OK. There are some hints that you can run hadoop atop SGE, though I've 
not tried it.

> 
>  
> 
> Currently it is done via script that reserves server for namenode 25 servers
> for datanode copies data from first cluster, runs job, send result back and
> releases servers. I still want to make them work together using one
> namenode. 
> 
>  
> 
> After a week playing with hadoop I couldn't answer some of my question vie
> thorough RTFM, so I'd really appreciate is you can answer at least some of
> them in our context:
> 

I'll answer the questions I can; leave the other q's to others

>  
> 
> 1.       Is it possible to connect servers from second cluster to first
> namenode? What worries me is implementation of data-transfer protocol,
> because some of the nodes cannot be reached but they can easily reach any
> other node.  Will hadoop try to establish connection both ways to transfer
> data between nodes?

There's an assumption that every datanode belongs to a single namenode. 
You can bring up task trackers on separate machines/networks from the 
job tracker, as long as they are set up to point to it.

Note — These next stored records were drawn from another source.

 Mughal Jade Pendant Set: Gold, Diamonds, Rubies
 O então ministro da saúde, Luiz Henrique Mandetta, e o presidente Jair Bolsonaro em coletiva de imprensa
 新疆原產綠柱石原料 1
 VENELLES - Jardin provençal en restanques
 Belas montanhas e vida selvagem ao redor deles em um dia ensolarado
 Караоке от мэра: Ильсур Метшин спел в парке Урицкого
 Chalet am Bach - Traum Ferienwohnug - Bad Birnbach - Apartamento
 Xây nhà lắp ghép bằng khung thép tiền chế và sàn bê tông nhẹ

The task-tracker 
to job tracker communications should be ok; its the transfer of between 
the task tracker and the filesystem that you have to worry about.

>  
> 
> 2.       It is possible to specify "reliability" of the node, that is to
> make replica on the node with raid installed counts as two replicas as
> probability of failure is much lower. 

Not that I'm aware of.

> 
>  
> 
> 3.       I also bumped into problems with decommissioning, after I add hosts
> to free to dfs.hosts.exclude file and refreshNodes, they are marked as
> "Decommission in progress" for days, even though data is removed from them
> within first several minutes. What I currently do is shoot them down with
> some delay, but I really hope to see "Decommissioned" one day. What am I
> probably doing wrong?
> 
>  
> 
> 4.       The same question about dead hosts. I do a simple exercise: I
> create 20 datanodes on empty cluster, then I kill 15 of them and try to
> store a file on HDFS, hadoop fails because some nodes that it thinks "in
> service" aren't accessible. Is it possible to tell hadoop to remove these
> nodes from the list and do not try to store data on them? My current
> solution is hadoop-stop/start via cron every hour.

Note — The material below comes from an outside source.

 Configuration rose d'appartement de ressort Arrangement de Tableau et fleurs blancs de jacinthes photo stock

It sounds like the namenode should be doing more checking that the 
datanodes are live.

> 
>  
> 
> 5.       We also have some external secure storage that can be accesses via
> NFS from fists DATA cluster,  and it'd be great if I could somehow mount
> this storage to HDFS folder and tell hadoop that all data written to that
> folder shouldn't be replicated rather they should go directly to NFS.

You can certainly copy data in and out to NFS filestores without using 
HDFS; you can run tasks against NFS data without even running an HDFS 
filesystem. That is probably your best tactic. Trying to run HDFS on top 
of NFS is something that worries me; too many points of failure are 
being stacked up.


> 
>  
> 
> 6.       Ironically none of us who uses cluster knows java, and most tasks
> are launched via streaming with C++ programs/perl scripts.  The problem is
> how to write/read files from HDFS in this context, we currently use things
> like   -moveFromLocal  but it doesn't seems to be right answer, because it
> slows things down a lot.
> 
>  
> 
> 7.       On one of the DataCluster machines with run pretty large MySQL
> database, and just thinking whether it is possible to spread database across
> the cluster, has anyone tried that?


HBase

> 
>  
> 
> 8.       Fuse-hdfs works great, but we really hope to be able to write to
> HDFS someday, how to enable it?

There is a patch in SVN_HEAD for a thrift API to HDFS; this is 
accessible from C++ and perl